— Begin EXCERPTED DATA —
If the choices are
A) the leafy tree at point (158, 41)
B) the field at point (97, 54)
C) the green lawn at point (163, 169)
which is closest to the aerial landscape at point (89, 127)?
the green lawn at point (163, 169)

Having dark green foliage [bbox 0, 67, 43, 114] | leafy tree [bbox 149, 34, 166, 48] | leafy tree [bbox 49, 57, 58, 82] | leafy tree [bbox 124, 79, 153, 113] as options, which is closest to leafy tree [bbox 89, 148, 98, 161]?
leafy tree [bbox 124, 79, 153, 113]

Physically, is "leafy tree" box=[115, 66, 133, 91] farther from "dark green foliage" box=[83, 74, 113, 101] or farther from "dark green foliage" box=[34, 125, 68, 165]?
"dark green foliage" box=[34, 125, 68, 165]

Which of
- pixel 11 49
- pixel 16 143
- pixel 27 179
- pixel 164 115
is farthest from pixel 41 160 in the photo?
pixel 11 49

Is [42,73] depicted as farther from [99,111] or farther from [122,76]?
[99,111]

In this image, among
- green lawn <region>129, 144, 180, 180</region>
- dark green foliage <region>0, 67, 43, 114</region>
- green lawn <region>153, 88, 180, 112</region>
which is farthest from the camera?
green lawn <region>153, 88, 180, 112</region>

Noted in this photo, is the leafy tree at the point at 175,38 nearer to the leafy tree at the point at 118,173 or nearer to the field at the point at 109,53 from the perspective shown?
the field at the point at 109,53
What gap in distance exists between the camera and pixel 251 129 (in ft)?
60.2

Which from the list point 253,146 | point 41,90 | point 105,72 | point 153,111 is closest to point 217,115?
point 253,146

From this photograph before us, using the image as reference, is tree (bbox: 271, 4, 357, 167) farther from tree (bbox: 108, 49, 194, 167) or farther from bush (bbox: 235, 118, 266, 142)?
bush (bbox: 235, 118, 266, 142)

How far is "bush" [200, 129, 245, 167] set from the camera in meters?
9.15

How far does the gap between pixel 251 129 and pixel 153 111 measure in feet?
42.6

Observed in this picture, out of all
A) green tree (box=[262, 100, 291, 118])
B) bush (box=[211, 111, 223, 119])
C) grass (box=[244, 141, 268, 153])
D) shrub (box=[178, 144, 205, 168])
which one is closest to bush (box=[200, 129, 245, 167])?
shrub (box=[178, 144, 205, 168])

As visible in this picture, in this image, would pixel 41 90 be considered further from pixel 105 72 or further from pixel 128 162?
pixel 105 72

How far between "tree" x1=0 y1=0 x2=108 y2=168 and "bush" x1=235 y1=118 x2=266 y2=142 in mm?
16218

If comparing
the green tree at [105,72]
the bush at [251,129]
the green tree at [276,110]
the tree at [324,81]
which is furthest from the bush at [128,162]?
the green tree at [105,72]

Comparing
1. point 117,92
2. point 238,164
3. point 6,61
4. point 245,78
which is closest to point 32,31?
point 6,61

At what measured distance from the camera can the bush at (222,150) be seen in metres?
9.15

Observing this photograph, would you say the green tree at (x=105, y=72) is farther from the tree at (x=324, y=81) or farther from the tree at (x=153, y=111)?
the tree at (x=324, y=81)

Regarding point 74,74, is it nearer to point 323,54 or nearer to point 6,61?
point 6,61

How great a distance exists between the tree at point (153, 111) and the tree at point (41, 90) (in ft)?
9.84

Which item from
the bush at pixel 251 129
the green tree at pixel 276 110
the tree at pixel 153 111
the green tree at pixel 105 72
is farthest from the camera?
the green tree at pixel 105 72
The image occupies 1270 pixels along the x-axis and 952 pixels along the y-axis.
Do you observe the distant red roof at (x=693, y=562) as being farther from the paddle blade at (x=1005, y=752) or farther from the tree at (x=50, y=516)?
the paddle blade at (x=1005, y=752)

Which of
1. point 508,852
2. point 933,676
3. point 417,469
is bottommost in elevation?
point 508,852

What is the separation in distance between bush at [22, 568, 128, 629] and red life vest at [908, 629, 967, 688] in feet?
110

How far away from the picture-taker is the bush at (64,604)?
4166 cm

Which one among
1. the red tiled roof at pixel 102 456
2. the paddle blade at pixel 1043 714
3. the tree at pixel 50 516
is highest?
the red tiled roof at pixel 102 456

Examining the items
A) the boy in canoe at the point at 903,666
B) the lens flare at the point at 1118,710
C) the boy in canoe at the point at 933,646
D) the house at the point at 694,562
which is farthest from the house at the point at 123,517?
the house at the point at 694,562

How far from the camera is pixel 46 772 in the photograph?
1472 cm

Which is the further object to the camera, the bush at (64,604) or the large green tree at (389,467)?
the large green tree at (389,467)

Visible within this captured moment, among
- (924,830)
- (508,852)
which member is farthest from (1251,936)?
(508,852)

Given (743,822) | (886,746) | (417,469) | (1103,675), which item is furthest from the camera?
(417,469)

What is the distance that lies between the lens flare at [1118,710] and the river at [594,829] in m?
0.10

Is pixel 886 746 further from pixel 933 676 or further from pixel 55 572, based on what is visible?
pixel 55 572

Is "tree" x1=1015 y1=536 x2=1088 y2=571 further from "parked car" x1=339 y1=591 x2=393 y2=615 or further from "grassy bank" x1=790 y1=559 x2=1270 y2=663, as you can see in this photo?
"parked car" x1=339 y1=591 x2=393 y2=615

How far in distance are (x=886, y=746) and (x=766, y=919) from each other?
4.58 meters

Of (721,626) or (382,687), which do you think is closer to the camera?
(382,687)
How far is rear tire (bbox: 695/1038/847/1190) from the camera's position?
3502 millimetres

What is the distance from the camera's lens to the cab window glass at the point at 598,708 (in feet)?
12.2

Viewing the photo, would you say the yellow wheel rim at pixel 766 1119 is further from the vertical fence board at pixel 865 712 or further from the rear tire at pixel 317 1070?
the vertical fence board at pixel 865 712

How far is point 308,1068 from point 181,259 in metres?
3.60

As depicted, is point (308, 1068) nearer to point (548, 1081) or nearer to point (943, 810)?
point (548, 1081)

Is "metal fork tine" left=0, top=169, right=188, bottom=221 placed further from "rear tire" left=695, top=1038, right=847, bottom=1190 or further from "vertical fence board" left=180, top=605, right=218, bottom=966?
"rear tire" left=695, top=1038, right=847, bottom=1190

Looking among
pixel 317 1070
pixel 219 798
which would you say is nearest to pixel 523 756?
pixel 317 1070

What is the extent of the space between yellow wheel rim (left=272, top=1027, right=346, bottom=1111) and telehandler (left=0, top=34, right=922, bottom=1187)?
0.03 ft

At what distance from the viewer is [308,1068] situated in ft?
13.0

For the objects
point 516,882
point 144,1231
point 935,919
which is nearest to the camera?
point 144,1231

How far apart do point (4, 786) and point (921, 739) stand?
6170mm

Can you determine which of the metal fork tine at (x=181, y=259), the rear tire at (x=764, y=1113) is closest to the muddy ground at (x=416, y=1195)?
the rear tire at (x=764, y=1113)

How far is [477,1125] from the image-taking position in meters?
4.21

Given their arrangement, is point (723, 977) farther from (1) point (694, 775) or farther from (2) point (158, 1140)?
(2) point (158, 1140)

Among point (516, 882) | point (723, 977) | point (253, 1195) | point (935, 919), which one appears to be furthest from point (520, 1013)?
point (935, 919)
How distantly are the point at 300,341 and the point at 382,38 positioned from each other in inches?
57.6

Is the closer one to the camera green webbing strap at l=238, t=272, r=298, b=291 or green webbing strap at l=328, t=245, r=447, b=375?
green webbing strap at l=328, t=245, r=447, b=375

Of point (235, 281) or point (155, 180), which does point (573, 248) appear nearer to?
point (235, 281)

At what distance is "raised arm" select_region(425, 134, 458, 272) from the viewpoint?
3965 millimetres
— End EXCERPTED DATA —
AIM OF THE TASK>
Present the data from the line containing "How distantly are" through the final line of the data, both included, as a Markdown table with the columns Row and Line, one row per line and with blank lines omitted.

SOLUTION TO THE EXERCISE>
| Row | Line |
|---|---|
| 1 | How distantly are the point at 300,341 and the point at 382,38 positioned from each other in inches? |
| 2 | 57.6 |
| 3 | Is the closer one to the camera green webbing strap at l=238, t=272, r=298, b=291 or green webbing strap at l=328, t=245, r=447, b=375? |
| 4 | green webbing strap at l=328, t=245, r=447, b=375 |
| 5 | Of point (235, 281) or point (155, 180), which does point (573, 248) appear nearer to? |
| 6 | point (235, 281) |
| 7 | At what distance is "raised arm" select_region(425, 134, 458, 272) from the viewpoint? |
| 8 | 3965 millimetres |